中期経営計画の中核として「パーパス」策定へ

2019年から、「Co-innovating tomorrow」を基本思想として、地球の未来についてステークホルダーとの共創を目指すフェーズに向かっていきました。この取り組みに向けて、次のようなメッセージの発信が必要とされました。
 第1は、新たなビジネスへの参入に伴い、IA ビジネスだけでなくライフサイエンス、バイオエコノミーなどの事業領域でも顧客の成長と変革を支援していること、第2は2050年に向けてサステナビリティ目標「Three goals」を掲げ、社会課題解決へ向けてアクションを起こしていること、第3は「Co-innovating tomorrow」を核として、新たなコーポレートメッセージによりネクストジェネレーションなどとの関係性作りを行う必要性があることなど。そこで、「地球の物語の、つづきを話そう。」をタグラインとして、潜在的な顧客、リクルート活動をしている学生、その親世代へ向けて広告を展開。この広告展開は社内外で好意的に受け止められ、一過性ではない“横河電機の未来”を象徴するシンボルのようなものとなりました。
 2021 年に発表された中期経営計画「AccelerateGrowth 2023」の策定においては、「社員はブランディングなどにさらに積極的に参画するもの」と位置付けられ、その中核タスクとして「パーパス」の策定が検討されました。
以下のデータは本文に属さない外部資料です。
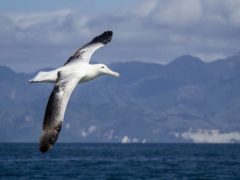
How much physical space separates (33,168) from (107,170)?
36.3ft

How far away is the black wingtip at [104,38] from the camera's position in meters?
23.4

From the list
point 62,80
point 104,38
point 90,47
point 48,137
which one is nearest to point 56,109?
point 48,137

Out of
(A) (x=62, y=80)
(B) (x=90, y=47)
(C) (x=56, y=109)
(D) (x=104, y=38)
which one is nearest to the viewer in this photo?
(C) (x=56, y=109)

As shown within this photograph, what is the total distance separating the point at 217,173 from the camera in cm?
10312

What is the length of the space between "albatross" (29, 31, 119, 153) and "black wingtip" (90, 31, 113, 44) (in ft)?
0.49

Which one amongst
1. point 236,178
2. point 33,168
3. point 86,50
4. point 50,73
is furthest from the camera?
point 33,168

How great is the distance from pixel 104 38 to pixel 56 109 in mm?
6993

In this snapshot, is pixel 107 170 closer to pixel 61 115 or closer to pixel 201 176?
pixel 201 176

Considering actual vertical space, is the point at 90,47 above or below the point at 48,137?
above

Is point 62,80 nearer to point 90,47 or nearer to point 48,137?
point 48,137

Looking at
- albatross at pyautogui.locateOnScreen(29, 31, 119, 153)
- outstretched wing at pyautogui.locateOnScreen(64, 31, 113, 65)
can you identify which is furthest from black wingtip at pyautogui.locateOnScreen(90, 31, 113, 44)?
albatross at pyautogui.locateOnScreen(29, 31, 119, 153)

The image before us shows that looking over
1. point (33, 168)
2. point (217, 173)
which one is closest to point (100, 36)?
point (217, 173)

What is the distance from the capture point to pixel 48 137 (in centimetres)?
1571

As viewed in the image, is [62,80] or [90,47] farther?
[90,47]
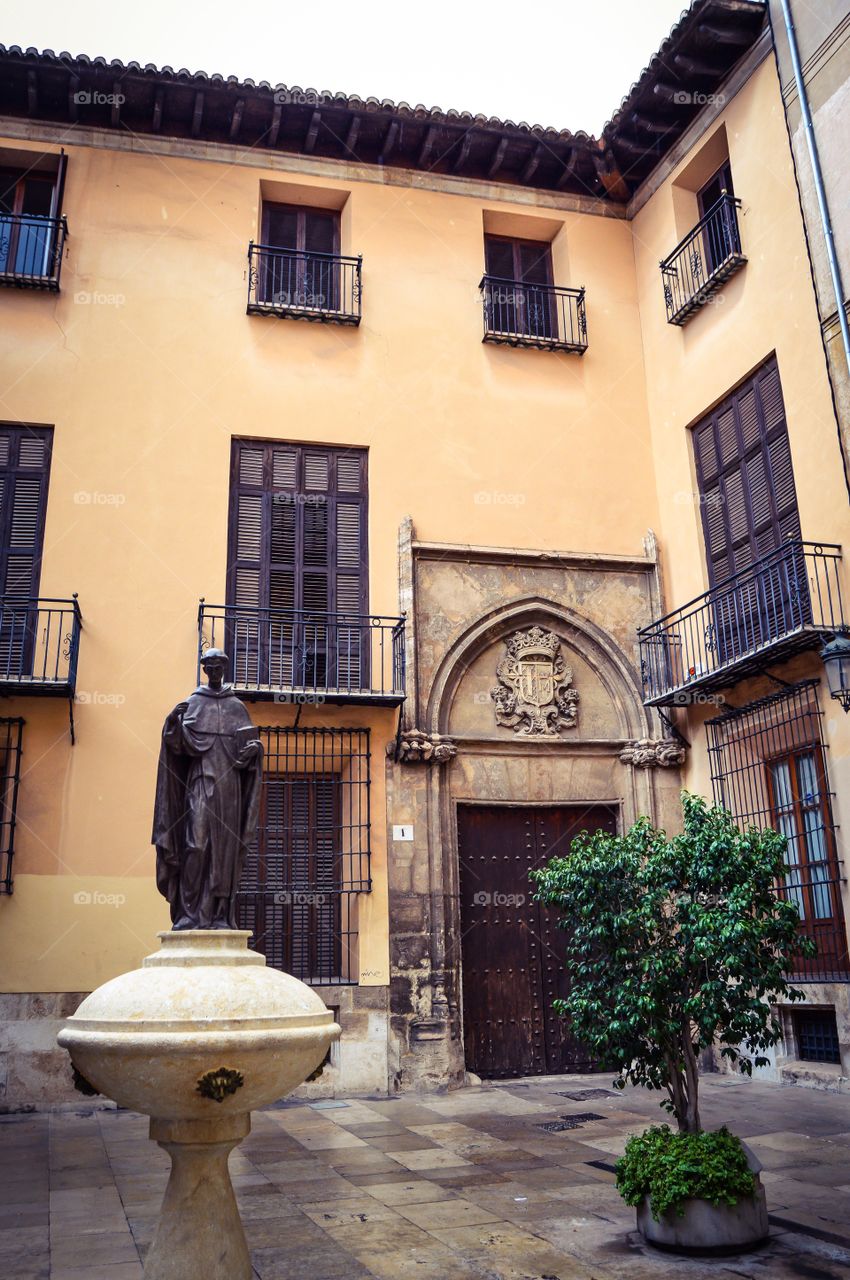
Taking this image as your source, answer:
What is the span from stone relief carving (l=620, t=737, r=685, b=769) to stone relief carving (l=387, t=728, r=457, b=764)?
212 centimetres

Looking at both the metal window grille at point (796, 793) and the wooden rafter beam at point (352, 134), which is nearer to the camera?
the metal window grille at point (796, 793)

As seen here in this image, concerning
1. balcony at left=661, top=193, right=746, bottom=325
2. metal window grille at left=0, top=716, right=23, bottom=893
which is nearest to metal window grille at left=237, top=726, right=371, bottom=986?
metal window grille at left=0, top=716, right=23, bottom=893

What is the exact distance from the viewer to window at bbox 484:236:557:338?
1307 cm

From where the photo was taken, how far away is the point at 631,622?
1223cm

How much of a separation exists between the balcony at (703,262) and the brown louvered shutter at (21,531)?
7.21m

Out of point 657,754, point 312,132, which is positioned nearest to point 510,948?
point 657,754

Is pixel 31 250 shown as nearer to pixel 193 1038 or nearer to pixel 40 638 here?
pixel 40 638

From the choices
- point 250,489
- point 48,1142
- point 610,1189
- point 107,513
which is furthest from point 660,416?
point 48,1142

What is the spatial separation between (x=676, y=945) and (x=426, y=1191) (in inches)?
82.7

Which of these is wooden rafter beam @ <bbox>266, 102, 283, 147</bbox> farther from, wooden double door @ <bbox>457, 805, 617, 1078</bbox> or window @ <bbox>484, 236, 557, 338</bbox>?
wooden double door @ <bbox>457, 805, 617, 1078</bbox>

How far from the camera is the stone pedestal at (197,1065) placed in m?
4.02

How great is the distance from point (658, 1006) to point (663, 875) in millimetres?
700

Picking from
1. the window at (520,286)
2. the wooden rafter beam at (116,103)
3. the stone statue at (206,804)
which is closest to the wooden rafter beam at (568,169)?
the window at (520,286)

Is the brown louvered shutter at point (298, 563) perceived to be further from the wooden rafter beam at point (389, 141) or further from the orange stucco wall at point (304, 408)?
the wooden rafter beam at point (389, 141)
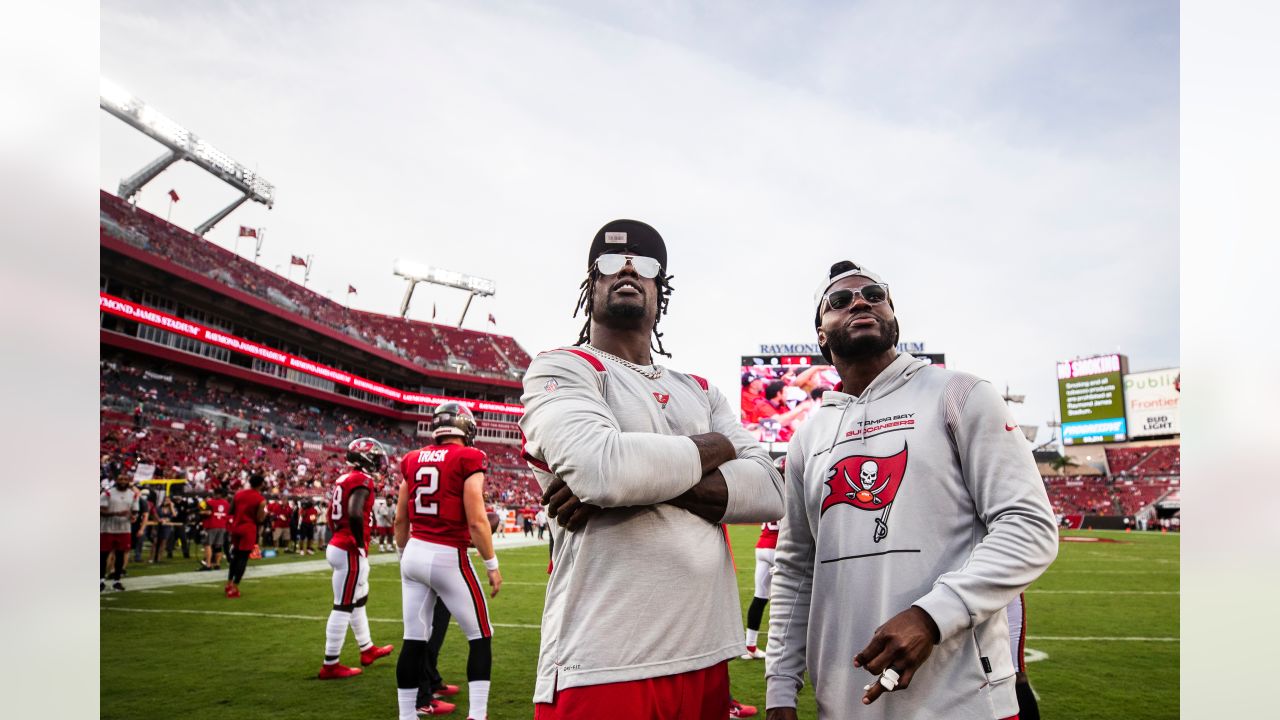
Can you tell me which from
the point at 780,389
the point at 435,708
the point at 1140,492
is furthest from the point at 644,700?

パーパス策定プロセスとして、ブランディング推進チームは、まず全社員に対してWeb アンケートを実施。質問は、①「10年後のYOKOGAWA をどのような会社にしたいか。その理由は」②「YOKOGAWAの存在意義は何か。それに対して、自分自身はどう貢献したいか」の2点。「その理由は」などサブの質問があるのは、社員一人一人が当事者意識を持って回答してもらいたいとの意図によるもの。全世界の5300人を超える社員から1万4000件を超えるコメントが寄せられました。この膨大なコメントを統計的に分析し、回答の傾向を可視化することでキーフレーズを抽出。キーフレーズについて、国内外の若手・中堅社員と社長とがオンラインで対話し、意見交換を行いました。
 こうした経過を経て、2021年5月、中期経営計画の発表に合わせて、Yokogawa’s Purpose「測る力とつなぐ力で、地球の未来に責任を果たす。」が発表されました。「測る」には横河電機の原点が込められており、「つなぐ」は様々な価値の結束点となることを意味しています。また、「地球の未来に責任を果たす」は多くの社員から「地球」や「社会貢献」といったワードが多く出てきたことによるもので、ここにパーパス策定への社員参画の結果が強く出ています。
 これとともに企業理念も、その一部が従来の「豊かな人間社会の実現に貢献する」から「持続可能な社会の実現に貢献する」に変更されました。また、Vision statement として「YOKOGAWA は、自律と共生によって持続的な価値を創造し、社会課題の解決をリードしていきます。」が定められました。
 社会環境が激変し、世界情勢が混迷を極めている時代に、ブランディングは立ち止まることなく継続していかなければならない。ブランディング推進チームは2023年3月に「地球の物語の続きを話そう。」の、その次の展開として「物語のつづき。夢のはじまり。」をキャッチコピーとした広告を展開しました。

瀬戸口修氏が考える「ブランディング」とは?

ブランディングとは、一口に言えば、コミットメントと差別化であると考えます。また、ブランディングを推進するためには、論理的、戦略的、体系的に考えるのは必須のことですが、論理的に考え抜いたその先に、理屈を超えた共感の獲得が必要であると考えます。その1 つの手段が広告であり、私は長年、広告を定量的に評価し、論理的・科学的にアプローチすることを心がけてきましたが、その一方で広告には“共感”を作り出す力があると確信しており、広告がつくる共感には多くの可能性と価値があると考えます。

参加者からの質疑応答

 講演の後、質疑応答に移り、参加者から「企業理念とパーパスの関係」「ブランディングとマーケティングのすみわけ」「個人評価への落とし込み」や「社員参画へのエリアごとの温度差」などについて質問がありました。それに対して、「横河電機はなぜ存在するのか」を明確にした上で、「企業理念」「パーパス」「共有する価値観」の体系図を作り、それぞれの役割を明確にしていることを説明。また、パーパスを個人の目標へと落とし込み、目標達成の結果で個人評価していると答えていました。グローバルにみると、社員参画には地域ごとに温度差はあるものの、「社会貢献への意識」はいずれの地域でも高く、同じ方向性に向けていくことができたとのこと。
 また、BtoBにおけるマス広告の役割についての質問には、「マス広告」というより「ターゲット」を明確にして広告を展開しており、企業の認知度向上や事業内容の広告も同じ考えの上で、従来のマス広告とは違う一人ひとりのターゲットを意識した「マス広告」と考えているとお答えいただきました。